# What is the equidistance Theorem?

## What is the equidistance Theorem?

The Angle Bisector Equidistant Theorem state that any point that is on the angle bisector is an equal distance (“equidistant”) from the two sides of the angle. The converse of this is also true.

**How do you prove equidistance?**

You can use a point on a perpendicular bisector to prove that two segments are congruent. If the point is on the perpendicular bisector of a segment, then it’s equidistant from the endpoints of the segment.
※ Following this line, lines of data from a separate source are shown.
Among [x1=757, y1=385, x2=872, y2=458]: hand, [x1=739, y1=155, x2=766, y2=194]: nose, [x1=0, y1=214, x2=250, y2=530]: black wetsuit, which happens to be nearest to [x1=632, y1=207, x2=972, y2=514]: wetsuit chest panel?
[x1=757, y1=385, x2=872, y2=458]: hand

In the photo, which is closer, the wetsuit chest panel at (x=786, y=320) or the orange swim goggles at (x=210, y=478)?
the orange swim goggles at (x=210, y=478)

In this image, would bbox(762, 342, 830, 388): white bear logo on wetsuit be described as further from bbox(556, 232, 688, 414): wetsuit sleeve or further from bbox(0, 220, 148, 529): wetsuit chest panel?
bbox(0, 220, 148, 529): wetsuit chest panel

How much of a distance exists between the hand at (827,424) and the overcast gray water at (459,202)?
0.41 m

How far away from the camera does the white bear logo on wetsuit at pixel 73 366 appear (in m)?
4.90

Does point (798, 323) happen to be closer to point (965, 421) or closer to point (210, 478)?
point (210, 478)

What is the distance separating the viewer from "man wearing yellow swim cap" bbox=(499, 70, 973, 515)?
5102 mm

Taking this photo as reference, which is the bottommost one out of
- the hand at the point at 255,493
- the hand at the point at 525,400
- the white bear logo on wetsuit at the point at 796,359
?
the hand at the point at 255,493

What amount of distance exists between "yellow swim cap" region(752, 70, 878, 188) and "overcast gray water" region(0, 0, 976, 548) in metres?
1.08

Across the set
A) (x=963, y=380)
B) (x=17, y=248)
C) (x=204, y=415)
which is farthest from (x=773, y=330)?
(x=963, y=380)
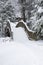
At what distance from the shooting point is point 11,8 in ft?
76.6

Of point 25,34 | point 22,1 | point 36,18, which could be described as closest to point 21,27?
point 25,34

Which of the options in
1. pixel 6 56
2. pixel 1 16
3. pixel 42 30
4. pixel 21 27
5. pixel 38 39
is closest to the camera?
pixel 6 56

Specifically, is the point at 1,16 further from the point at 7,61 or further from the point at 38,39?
the point at 7,61

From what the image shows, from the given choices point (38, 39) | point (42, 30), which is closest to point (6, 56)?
point (42, 30)

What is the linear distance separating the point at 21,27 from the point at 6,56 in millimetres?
10290

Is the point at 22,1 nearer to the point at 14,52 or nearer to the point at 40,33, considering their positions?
the point at 40,33

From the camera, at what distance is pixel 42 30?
14.1 m

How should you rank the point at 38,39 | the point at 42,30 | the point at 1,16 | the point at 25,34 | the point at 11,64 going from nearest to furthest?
the point at 11,64, the point at 42,30, the point at 38,39, the point at 25,34, the point at 1,16

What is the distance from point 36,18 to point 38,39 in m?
1.87

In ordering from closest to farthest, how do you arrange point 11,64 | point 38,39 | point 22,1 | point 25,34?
point 11,64 → point 38,39 → point 25,34 → point 22,1

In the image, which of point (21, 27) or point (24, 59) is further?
point (21, 27)

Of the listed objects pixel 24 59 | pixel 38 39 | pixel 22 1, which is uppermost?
pixel 22 1

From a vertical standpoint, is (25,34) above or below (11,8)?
below

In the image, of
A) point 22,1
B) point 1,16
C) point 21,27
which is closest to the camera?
point 21,27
**What is the converse of the angle bisector theorem?**

The converse of angle bisector theorem states that if the sides of a triangle satisfy the following condition “If a line drawn from a vertex of a triangle divides the opposite side into two parts such that they are proportional to the other two sides of the triangle”, it implies that the point on the opposite side of …
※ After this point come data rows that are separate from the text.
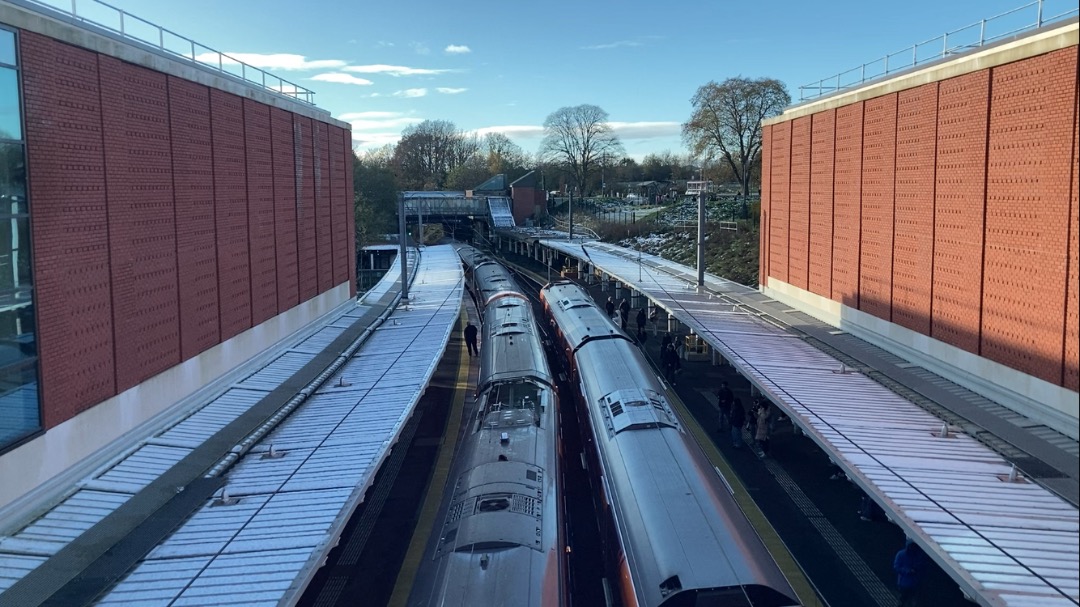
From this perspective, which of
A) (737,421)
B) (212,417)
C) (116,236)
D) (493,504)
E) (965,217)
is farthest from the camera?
(737,421)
### What is equal distance?

Two objects are equidistant from a point if the distance between each object and that point are the same. If both you and your friend live a half mile from school, your houses are equidistant from school. Equidistant comes from the Late Latin aequidistantem, “equal distances,” by way of the French équidistant.
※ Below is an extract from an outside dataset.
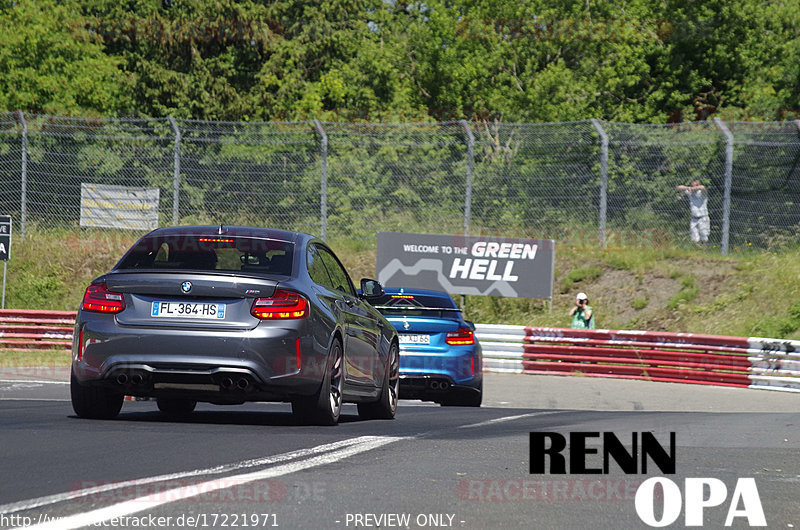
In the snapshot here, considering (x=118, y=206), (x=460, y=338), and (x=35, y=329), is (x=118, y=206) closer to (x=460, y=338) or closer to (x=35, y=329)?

**What is converse of the perpendicular bisector theorem?**

The converse of the perpendicular bisector theorem states that if a point is equidistant from both the endpoints of the line segment in the same plane, then that point is on the perpendicular bisector of the line segment.

**Can a ray be bisected?**

Such a ray that divides an angle into two equal angles is called an angle bisector. Likewise, two rays that divide an angle into three congruent angles are called angle trisectors. Figure %: An angle bisected and trisected On the left, angle ABC is bisected by the ray BD.

## What are the 4 steps in constructing perpendicular bisector?

Step 1: Draw a line segment XY of any suitable length. Step 2: Take a compass, and with X as the center and with more than half of the line segment XY as width, draw arcs above and below the line segment. Step 3: Repeat the same step with Y as the center. Step 4: Label the points of intersection as ‘P’ and ‘Q’.